OpenClaw Shaved 98% Off Cold Starts. Then Found It Was Still Wasting Five Seconds Per Turn.

Every AI company on the planet is talking about latency right now. Anthropic touts sub-second streaming. OpenAI benchmarks time-to-first-token. Google measures cold starts in milliseconds. And here's OpenClaw — 150,000 GitHub stars, hundreds of production deployments, the de facto open-source AI agent platform — taking ten seconds to respond to a Discord message because nobody had ever profiled the inbound path.

Let that land. Ten seconds. Not because of the model. Not because of the network. Because of the import graph. Vincent Koc finally pointed a profiler at the inbound reply path this week, and what he found wasn't a bottleneck. It was architectural negligence dressed up as Node.js module resolution.

The 169 MB Problem

PR #52082 is labeled “size: XL” and that's an understatement. The core issue: when OpenClaw's inbound reply path cold-started, it eagerly loaded 169 MB of heap through monolithic module imports. Session maintenance warnings, Discord session keys, directive handling — all of them pulled in the entire dependency tree whether they needed it or not.

Koc's fix is architectural surgery. He extracted lightweight primitive helpers into separate files, created .runtime.ts boundary files that gate expensive modules behind dynamic import() calls, and moved rarely-used execution paths behind lazy-loading boundaries. Six new runtime boundary files. Session-fork became async. Call sites got await.

The result: a session maintenance warning that used to load 169 MB in 9.9 seconds now loads 1.9 MB in 122 milliseconds. A Discord session key lookup dropped from 5.5 seconds and 169 MB to 313 milliseconds and effectively zero heap.

The Five-Second Rebuild Nobody Noticed

While Koc was profiling import graphs, he found another problem. Every embedded agent turn was rebuilding models.json from scratch — re-reading auth profiles, checking file mtimes, resolving provider catalogs. Five seconds per turn. In a chatbot. Where users expect sub-second responses.

PR #52077 adds a fingerprint-based cache. The cache keys on target file path, stores fingerprints combining runtime config, auth-profile mtimes, and models.json mtimes. It coalesces concurrent callers behind the same in-flight promise. It auto-invalidates when file mtimes change.

Net savings: 4.4 to 5.0 seconds per embedded turn in steady-state. The first-partial response time dropped from 10.2 seconds to 5.2 seconds. Still not fast. But half as slow.

The Cache That Lived in the Wrong House

Meanwhile, Tak Hoffman was debugging why openclaw --dev configure felt sluggish when selecting web search providers. The answer: memoization was sitting at an overly-broad shared layer instead of the specific resolver paths that needed it.

PR #52018 relocates snapshot caching into web-search-providers.runtime.ts and provider-wizard logic, using a three-level WeakMap structure keyed on config, env, and workspace. Forty-five CI checks passed. The interactive picker stopped lagging.

The Security Footnotes

Both caching PRs drew security flags from automated review. The models.json cache embeds config-embedded secrets in memory via stableStringify(). The plugin cache serializes API keys as cache keys without hashing. Neither has a TTL or size bound.

These are rated low-severity because the data lives in process memory anyway. But they're the kind of shortcuts that accumulate. Today it's a process-global Map with no eviction. Tomorrow it's a memory leak in a long-running Discord bot that manages fifty agents.

What's Left

Koc flagged the next targets in PR #52082's description: the agent execution stack at agent-runner.ts (~4.1s / 161.5 MB) and pi-embedded.ts (~4.35s / 161.6 MB).
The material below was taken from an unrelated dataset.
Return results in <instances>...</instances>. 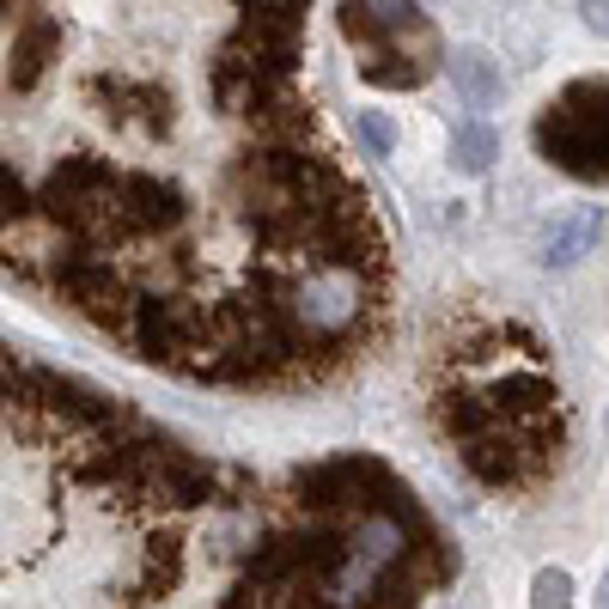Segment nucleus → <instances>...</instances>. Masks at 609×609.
<instances>
[{"instance_id":"1","label":"nucleus","mask_w":609,"mask_h":609,"mask_svg":"<svg viewBox=\"0 0 609 609\" xmlns=\"http://www.w3.org/2000/svg\"><path fill=\"white\" fill-rule=\"evenodd\" d=\"M304 7H213L184 165L165 7H7V268L134 359L287 390L385 323V232L299 92Z\"/></svg>"},{"instance_id":"2","label":"nucleus","mask_w":609,"mask_h":609,"mask_svg":"<svg viewBox=\"0 0 609 609\" xmlns=\"http://www.w3.org/2000/svg\"><path fill=\"white\" fill-rule=\"evenodd\" d=\"M433 402L457 457L488 488H536L561 457V402L543 342L518 323L457 318L451 342L433 354Z\"/></svg>"},{"instance_id":"3","label":"nucleus","mask_w":609,"mask_h":609,"mask_svg":"<svg viewBox=\"0 0 609 609\" xmlns=\"http://www.w3.org/2000/svg\"><path fill=\"white\" fill-rule=\"evenodd\" d=\"M342 31L366 49V80L421 86L439 62V31L421 7H342Z\"/></svg>"},{"instance_id":"4","label":"nucleus","mask_w":609,"mask_h":609,"mask_svg":"<svg viewBox=\"0 0 609 609\" xmlns=\"http://www.w3.org/2000/svg\"><path fill=\"white\" fill-rule=\"evenodd\" d=\"M536 146L573 177L609 184V80H579L543 110Z\"/></svg>"},{"instance_id":"5","label":"nucleus","mask_w":609,"mask_h":609,"mask_svg":"<svg viewBox=\"0 0 609 609\" xmlns=\"http://www.w3.org/2000/svg\"><path fill=\"white\" fill-rule=\"evenodd\" d=\"M597 225H604V213H597V208H579V213H567V220H561L555 232H549V244H543V251H549V263H555V268L579 263V251L597 239Z\"/></svg>"},{"instance_id":"6","label":"nucleus","mask_w":609,"mask_h":609,"mask_svg":"<svg viewBox=\"0 0 609 609\" xmlns=\"http://www.w3.org/2000/svg\"><path fill=\"white\" fill-rule=\"evenodd\" d=\"M451 74H457V86H464V98L476 110H488V104H500V74H494V62L481 49H464L457 62H451Z\"/></svg>"},{"instance_id":"7","label":"nucleus","mask_w":609,"mask_h":609,"mask_svg":"<svg viewBox=\"0 0 609 609\" xmlns=\"http://www.w3.org/2000/svg\"><path fill=\"white\" fill-rule=\"evenodd\" d=\"M494 153H500V141H494L488 129H457V165H464V171H488Z\"/></svg>"},{"instance_id":"8","label":"nucleus","mask_w":609,"mask_h":609,"mask_svg":"<svg viewBox=\"0 0 609 609\" xmlns=\"http://www.w3.org/2000/svg\"><path fill=\"white\" fill-rule=\"evenodd\" d=\"M536 609H567V573L549 567L543 579H536Z\"/></svg>"},{"instance_id":"9","label":"nucleus","mask_w":609,"mask_h":609,"mask_svg":"<svg viewBox=\"0 0 609 609\" xmlns=\"http://www.w3.org/2000/svg\"><path fill=\"white\" fill-rule=\"evenodd\" d=\"M366 141H372V146H390V122L366 117Z\"/></svg>"}]
</instances>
Both need the same runtime boundary treatment. The first-partial response is still above five seconds.

The honest assessment: OpenClaw just went from unusably slow to merely slow. The 98% reduction sounds incredible because the baseline was incredible — incredibly bad. A session warning that takes ten seconds to initialize isn't a performance target; it's an accident that nobody measured.

So What?

Here's what nobody in the open-source AI space wants to hear: the gap between “we have an agent platform” and “we have a production-grade agent platform” is exactly this kind of work. Not new features. Not model integrations. Import graph surgery and cache fingerprinting and WeakMap hierarchies. The boring stuff that Anthropic and OpenAI pay platform engineers six figures to obsess over, and that open-source projects defer until someone like Koc gets fed up enough to run a profiler.

Credit where it's due: Koc and Hoffman did the profiling work that should have happened a year ago, and they shipped the fixes in a single afternoon. The project is measurably faster. But “faster than broken” isn't the same as fast. And the next two targets Koc identified — agent-runner.ts at 4.1 seconds and pi-embedded.ts at 4.35 seconds — suggest we'll be back here in a week with another round of numbers that should embarrass everyone.